I know you hate this, but we cannot risk not doing it!

  • Asterisk CLI: pjsip set logger on, rtp set debug on.
  • SIPp load tests for multiple concurrent calls; it’s the standard SIP traffic generator.
  • Fail NAT intentionally (block RTP) and confirm alerts fire.
  • Talk over the bot; confirm barge-in cancels TTS promptly.
  • Hammer it with noise; server-VAD should still chunk sanely.

Troubleshooting

  • “No return audio” → You didn’t fetch or you ignored UNICASTRTP_LOCAL_ADDRESS/PORT; or firewall/NAT ate the path.
  • “Output is slow/low” → check 16k PCM framing and 20 ms chunking; ensure you’re not stuffing 2 s frames.
  • “ExternalMedia doesn’t expose UNICASTRTP vars” → double-check you created ARI ExternalMedia with encapsulation=rtp/transport=udp (defaults), and you’re querying the right channel id. There are known misconfig gotchas in community threads.

Appendix — Asterisk + ExternalMedia references (so you don’t have 37 tabs open)
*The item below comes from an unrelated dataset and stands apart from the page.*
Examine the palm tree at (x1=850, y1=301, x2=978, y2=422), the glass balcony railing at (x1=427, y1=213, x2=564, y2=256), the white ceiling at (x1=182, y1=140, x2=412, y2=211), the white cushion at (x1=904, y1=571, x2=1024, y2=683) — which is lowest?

  • External Media + ARI—explains the variables and injection path (UNICASTRTP_LOCAL_*). (docs.asterisk.org)
  • ExternalMedia example—community snippet showing format=slin16, direction=both. (Asterisk Community)
  • ARI externalMedia API args—app, channelId, external_host, format, direction. (asterisk.ctiapps.pro)
  • Asterisk external-media sample repo—end-to-end pattern (different backend). (GitHub)
  • OpenAI Realtime docs—events, flow, server-VAD, voice. (OpenAI Platform)
  • Voices roundup—realtime voices available (and newer ones announced). (OpenAI Developer Community)
  • Prometheus metrics—Node patterns you’ll mirror in Python; general guidance. (GitHub)

Closing

If your plan was “just WebRTC in a browser,” great for a demo. The second you need SIP trunksPSTN, and the glorious mess that is NAT, you need Asterisk + ARI + Realtime. Add your CRM tools, your moderation policy, and your dashboards—and ship.